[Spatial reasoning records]

* * *

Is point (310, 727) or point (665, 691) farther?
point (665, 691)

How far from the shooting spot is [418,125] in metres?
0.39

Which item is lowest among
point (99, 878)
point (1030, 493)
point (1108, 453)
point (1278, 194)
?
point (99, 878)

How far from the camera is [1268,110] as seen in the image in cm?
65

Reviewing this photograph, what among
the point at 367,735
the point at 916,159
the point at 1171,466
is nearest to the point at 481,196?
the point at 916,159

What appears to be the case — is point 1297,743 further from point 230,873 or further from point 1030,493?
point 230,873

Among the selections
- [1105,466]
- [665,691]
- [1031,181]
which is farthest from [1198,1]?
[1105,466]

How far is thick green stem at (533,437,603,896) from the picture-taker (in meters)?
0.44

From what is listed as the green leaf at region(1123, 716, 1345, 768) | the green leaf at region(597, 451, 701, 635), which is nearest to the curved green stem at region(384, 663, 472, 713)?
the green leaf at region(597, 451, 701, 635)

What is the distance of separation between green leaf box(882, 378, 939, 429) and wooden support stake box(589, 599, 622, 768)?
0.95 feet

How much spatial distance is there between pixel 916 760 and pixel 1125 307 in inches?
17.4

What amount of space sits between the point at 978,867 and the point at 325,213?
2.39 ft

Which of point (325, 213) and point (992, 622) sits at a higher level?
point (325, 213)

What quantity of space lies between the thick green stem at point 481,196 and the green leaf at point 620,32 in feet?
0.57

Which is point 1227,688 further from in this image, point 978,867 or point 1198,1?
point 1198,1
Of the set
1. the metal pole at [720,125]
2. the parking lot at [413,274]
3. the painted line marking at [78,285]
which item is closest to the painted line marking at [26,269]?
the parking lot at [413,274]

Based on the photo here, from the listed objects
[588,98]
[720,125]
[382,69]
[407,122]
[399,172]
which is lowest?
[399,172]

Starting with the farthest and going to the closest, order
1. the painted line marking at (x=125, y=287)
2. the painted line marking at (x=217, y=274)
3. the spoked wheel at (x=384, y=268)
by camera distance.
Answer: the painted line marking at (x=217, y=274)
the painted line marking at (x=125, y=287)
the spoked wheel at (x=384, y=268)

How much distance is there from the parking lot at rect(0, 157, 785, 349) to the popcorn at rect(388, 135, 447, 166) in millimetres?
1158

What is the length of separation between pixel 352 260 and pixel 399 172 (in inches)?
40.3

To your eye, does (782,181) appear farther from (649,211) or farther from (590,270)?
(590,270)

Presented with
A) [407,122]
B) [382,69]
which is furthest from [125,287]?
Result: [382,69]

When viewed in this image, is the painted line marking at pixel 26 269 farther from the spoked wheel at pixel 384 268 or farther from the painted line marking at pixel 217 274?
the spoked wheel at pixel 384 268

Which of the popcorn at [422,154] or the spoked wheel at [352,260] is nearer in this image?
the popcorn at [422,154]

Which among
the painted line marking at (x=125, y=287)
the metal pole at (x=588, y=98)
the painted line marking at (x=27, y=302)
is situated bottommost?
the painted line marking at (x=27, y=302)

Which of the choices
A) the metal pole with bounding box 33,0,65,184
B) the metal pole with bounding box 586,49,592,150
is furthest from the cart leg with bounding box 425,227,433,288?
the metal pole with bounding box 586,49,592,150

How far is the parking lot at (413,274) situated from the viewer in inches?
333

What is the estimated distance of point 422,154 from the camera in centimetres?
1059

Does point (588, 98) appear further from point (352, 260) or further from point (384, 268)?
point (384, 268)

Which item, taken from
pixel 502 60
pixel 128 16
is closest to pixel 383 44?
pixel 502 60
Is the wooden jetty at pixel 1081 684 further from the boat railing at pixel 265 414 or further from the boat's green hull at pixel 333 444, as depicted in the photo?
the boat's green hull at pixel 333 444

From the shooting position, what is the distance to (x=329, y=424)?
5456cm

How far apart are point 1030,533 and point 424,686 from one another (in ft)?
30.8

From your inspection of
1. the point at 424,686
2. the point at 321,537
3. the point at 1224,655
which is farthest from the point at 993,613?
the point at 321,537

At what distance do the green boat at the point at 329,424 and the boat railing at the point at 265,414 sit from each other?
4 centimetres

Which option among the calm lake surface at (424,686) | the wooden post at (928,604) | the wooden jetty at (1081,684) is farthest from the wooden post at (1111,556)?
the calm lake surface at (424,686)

* * *

## Instruction
Extract every line from the one containing "When viewed in" through the last line of the data, inclusive, exactly as written.

## Problem solution
When viewed in this image, is the painted line marking at pixel 26 269 farther from the spoked wheel at pixel 384 268 or farther from the painted line marking at pixel 217 274?
the spoked wheel at pixel 384 268

Which of the popcorn at [422,154] or the spoked wheel at [352,260] is nearer in this image?
the popcorn at [422,154]

Which among
the painted line marking at (x=125, y=287)
the metal pole at (x=588, y=98)
the painted line marking at (x=27, y=302)
is situated bottommost?
the painted line marking at (x=27, y=302)

Which of the choices
A) the metal pole with bounding box 33,0,65,184
B) the metal pole with bounding box 586,49,592,150
is furthest from the cart leg with bounding box 425,227,433,288?
the metal pole with bounding box 586,49,592,150

How far is the parking lot at (413,274) situated from the viewer in inches?
333

What is the estimated distance of point 422,154 from the camera in centimetres?
1059

Does point (588, 98) appear further from point (352, 260) or further from point (384, 268)?
point (384, 268)

Which item, taken from
pixel 502 60
pixel 128 16
is closest to pixel 383 44?
pixel 502 60
Is the wooden jetty at pixel 1081 684 further from the boat railing at pixel 265 414 or further from the boat's green hull at pixel 333 444, as depicted in the photo?
the boat's green hull at pixel 333 444

From the shooting position, what is the distance to (x=329, y=424)?
5456cm

How far apart are point 1030,533 and point 424,686 from one another (in ft)?
30.8

From your inspection of
1. the point at 424,686
2. the point at 321,537
3. the point at 1224,655
which is farthest from the point at 993,613?
the point at 321,537

At what distance do the green boat at the point at 329,424 and the boat railing at the point at 265,414 sit from each other?
4 centimetres

Which option among the calm lake surface at (424,686) | the wooden post at (928,604) | the wooden jetty at (1081,684) is farthest from the wooden post at (1111,556)?
the calm lake surface at (424,686)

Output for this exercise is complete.